# WHAT NEEDS TO BE DONE:
Looking at the records below, please say how many lines contain the word "burst", as a bare number.
•••
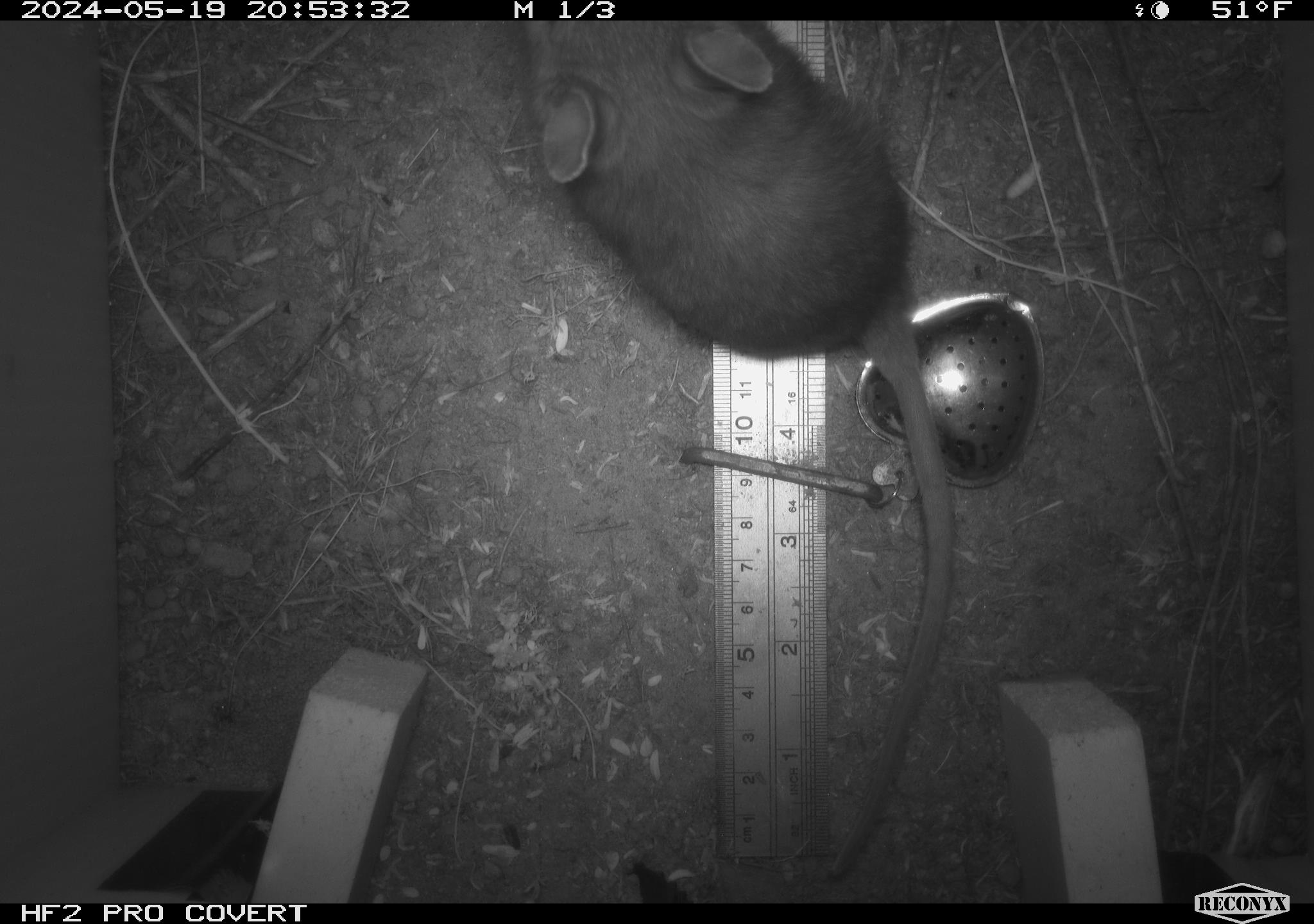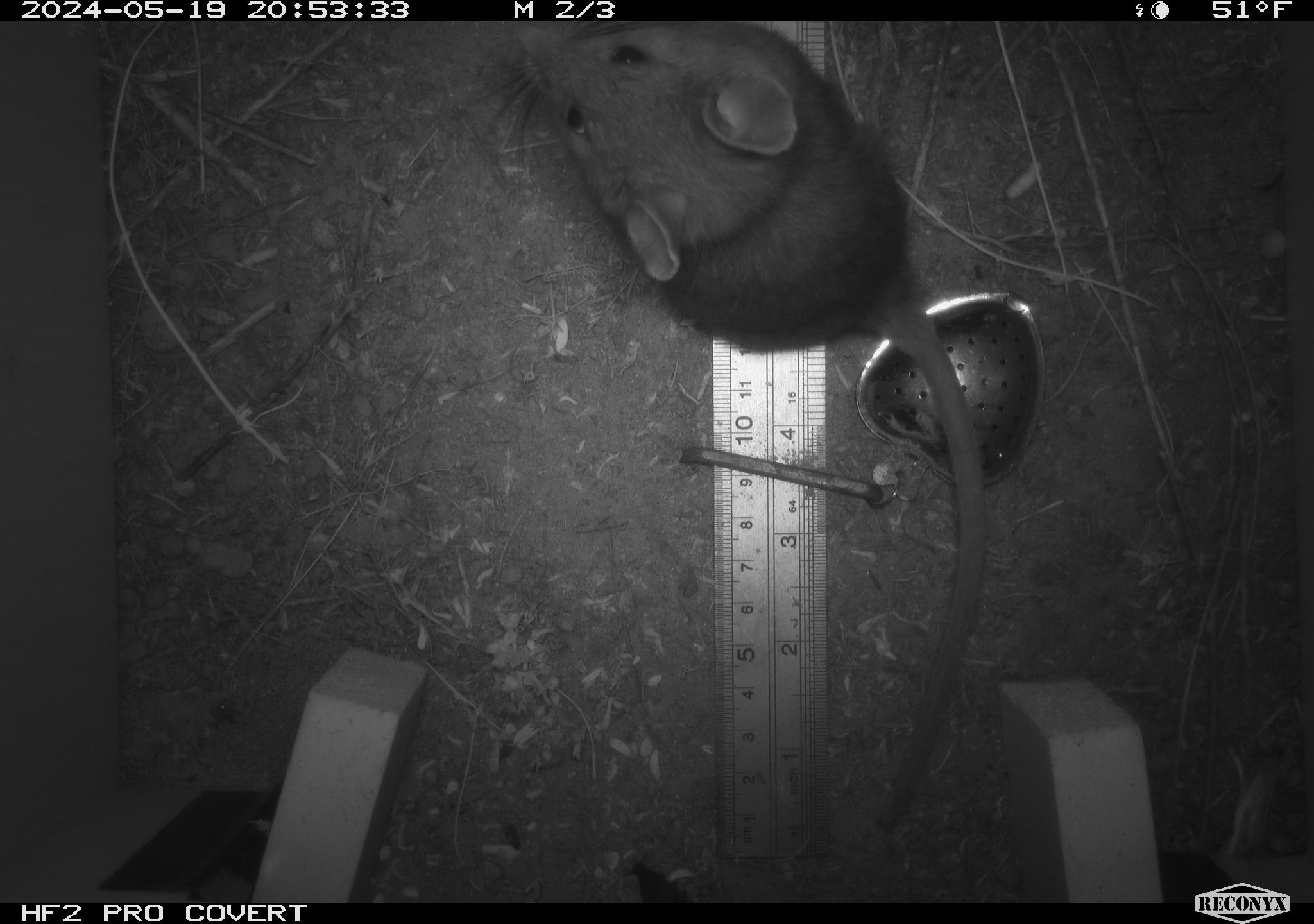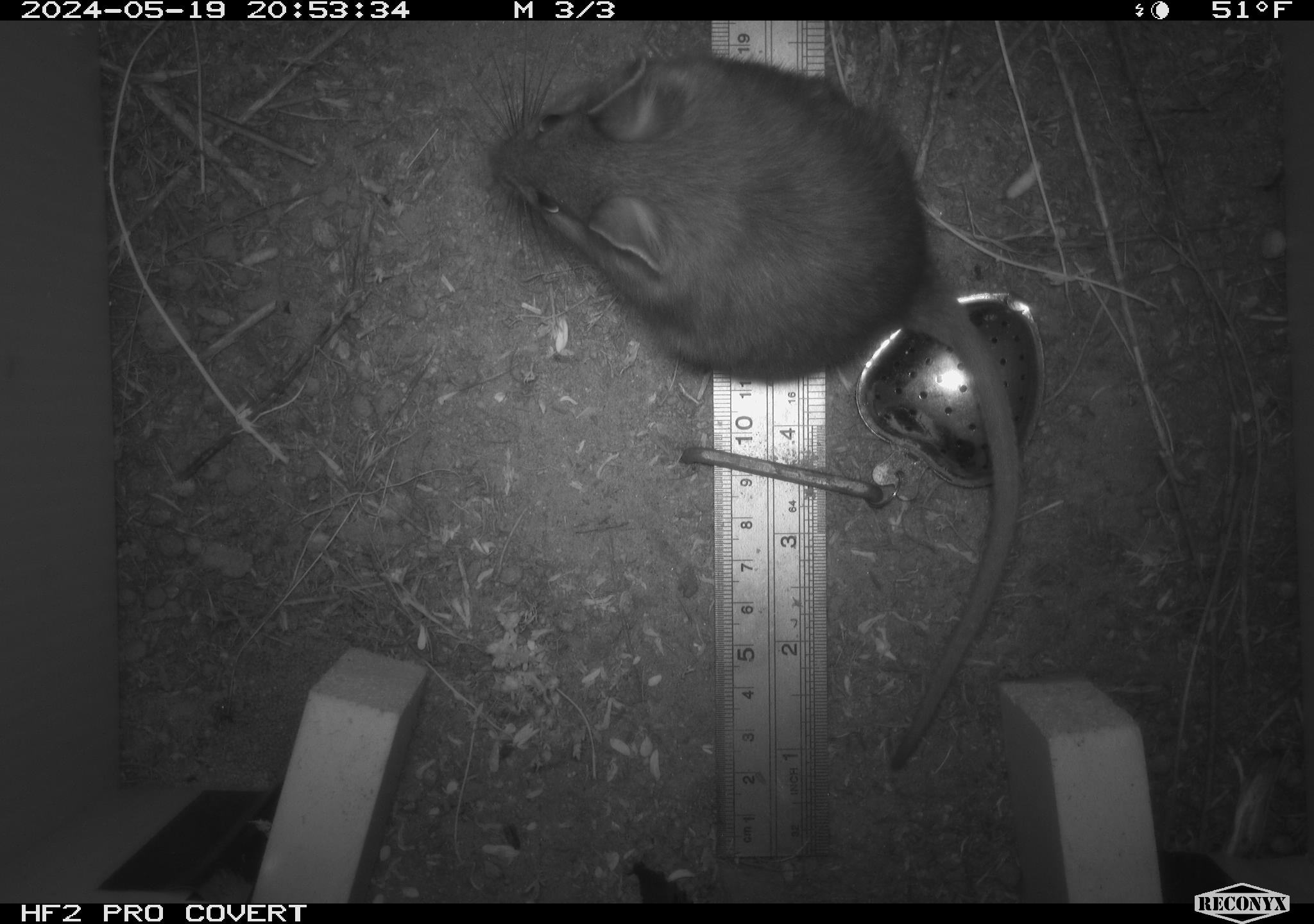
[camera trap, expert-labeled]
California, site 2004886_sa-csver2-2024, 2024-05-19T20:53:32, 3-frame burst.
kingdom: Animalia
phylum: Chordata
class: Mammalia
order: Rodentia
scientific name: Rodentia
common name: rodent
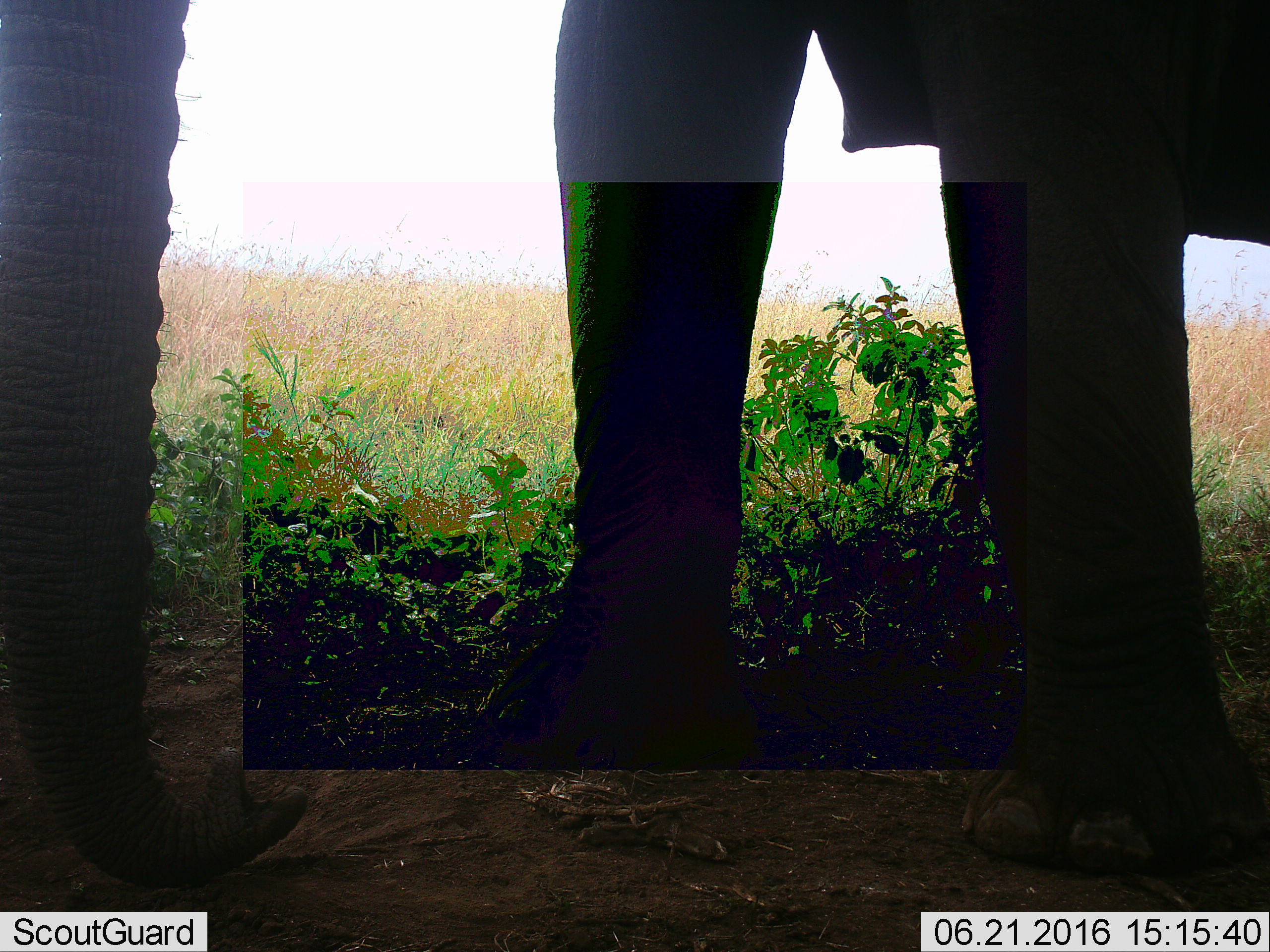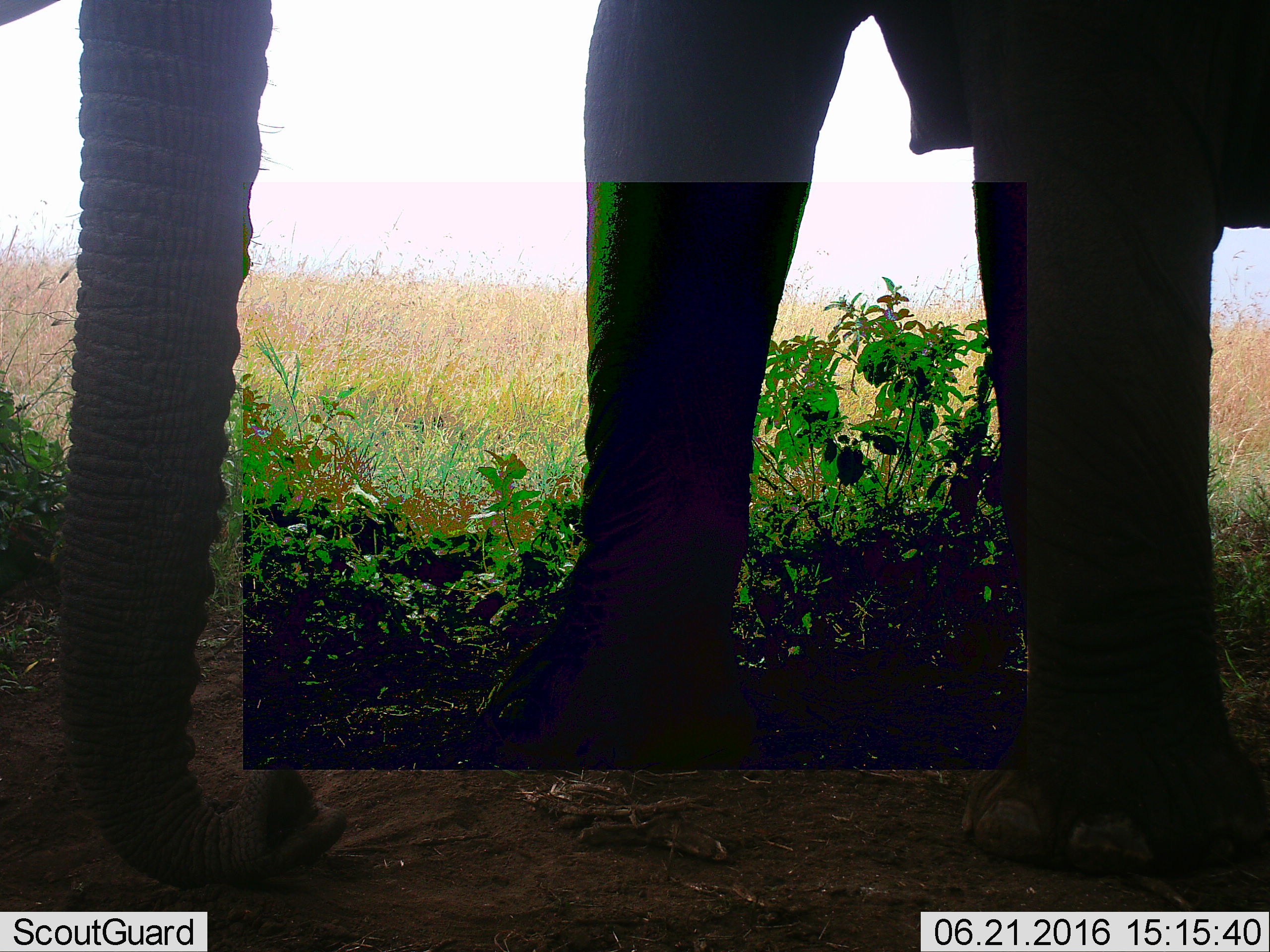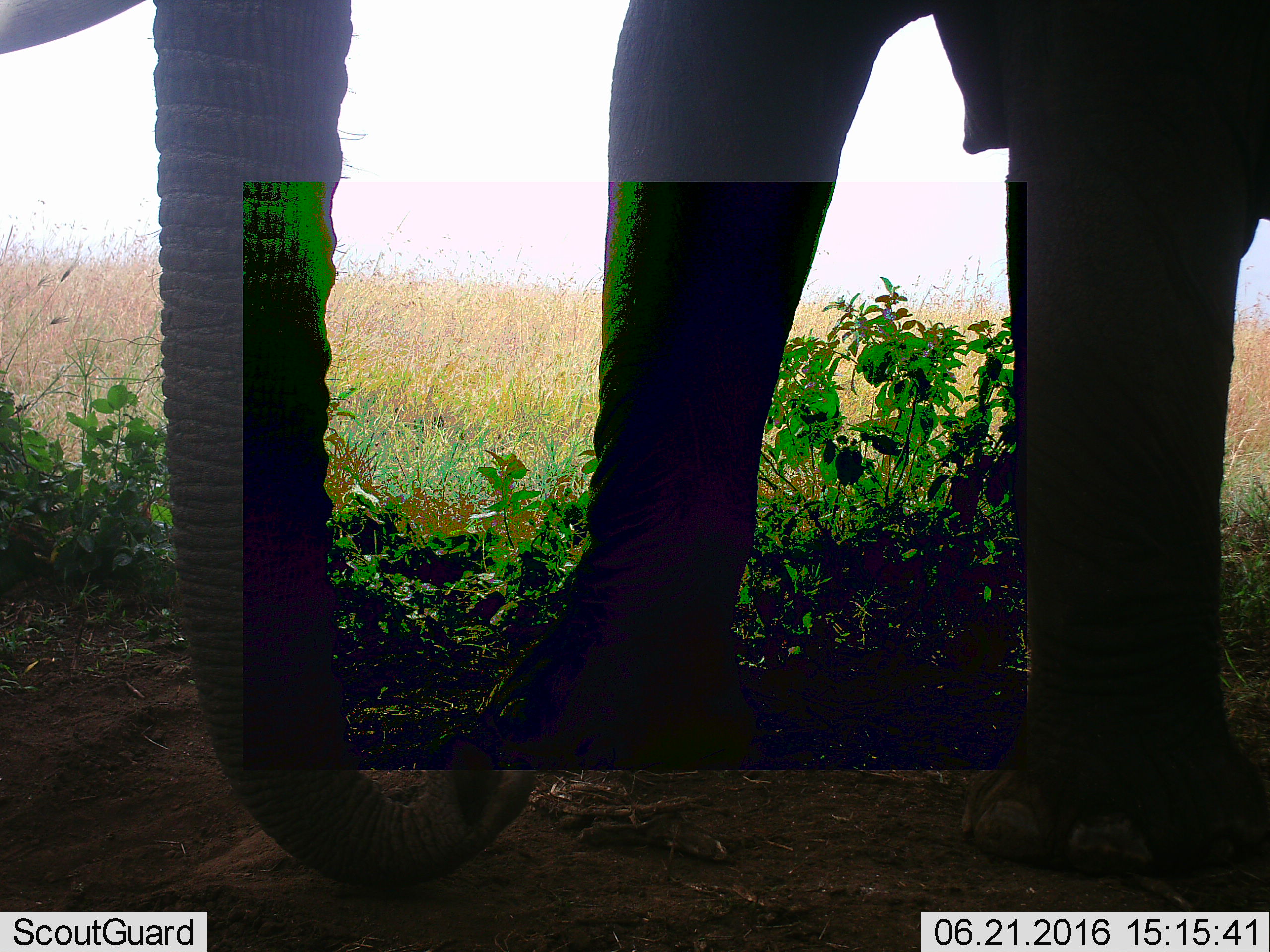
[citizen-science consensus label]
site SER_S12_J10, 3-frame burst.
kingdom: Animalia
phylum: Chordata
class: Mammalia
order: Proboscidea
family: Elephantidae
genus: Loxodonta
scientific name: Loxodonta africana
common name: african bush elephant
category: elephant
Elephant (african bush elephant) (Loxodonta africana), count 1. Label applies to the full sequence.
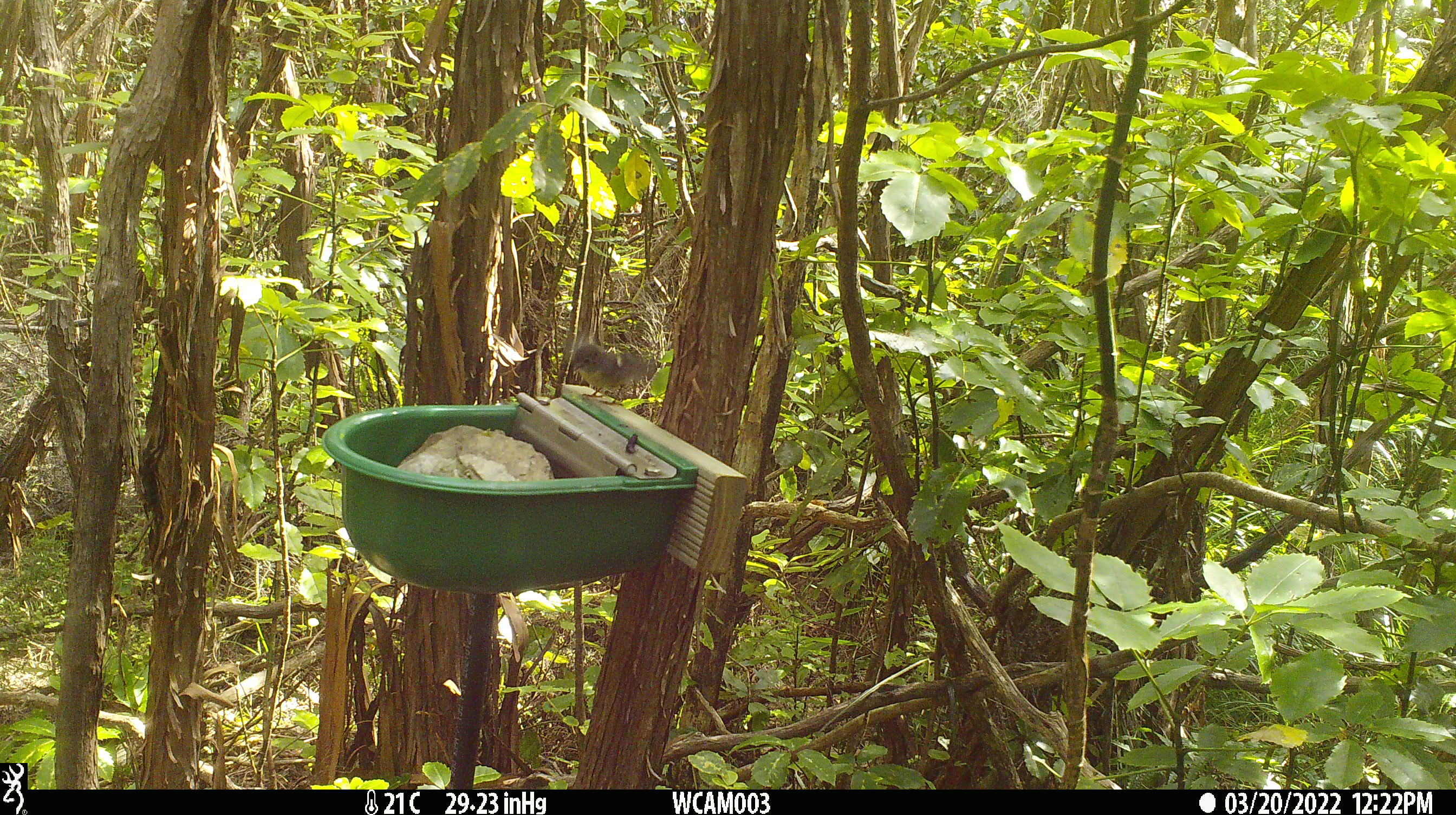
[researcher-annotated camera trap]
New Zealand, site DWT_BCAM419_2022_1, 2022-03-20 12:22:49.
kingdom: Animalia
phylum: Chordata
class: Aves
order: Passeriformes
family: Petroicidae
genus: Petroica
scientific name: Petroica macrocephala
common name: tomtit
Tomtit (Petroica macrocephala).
•••
# ANSWER TO THIS EXERCISE:
2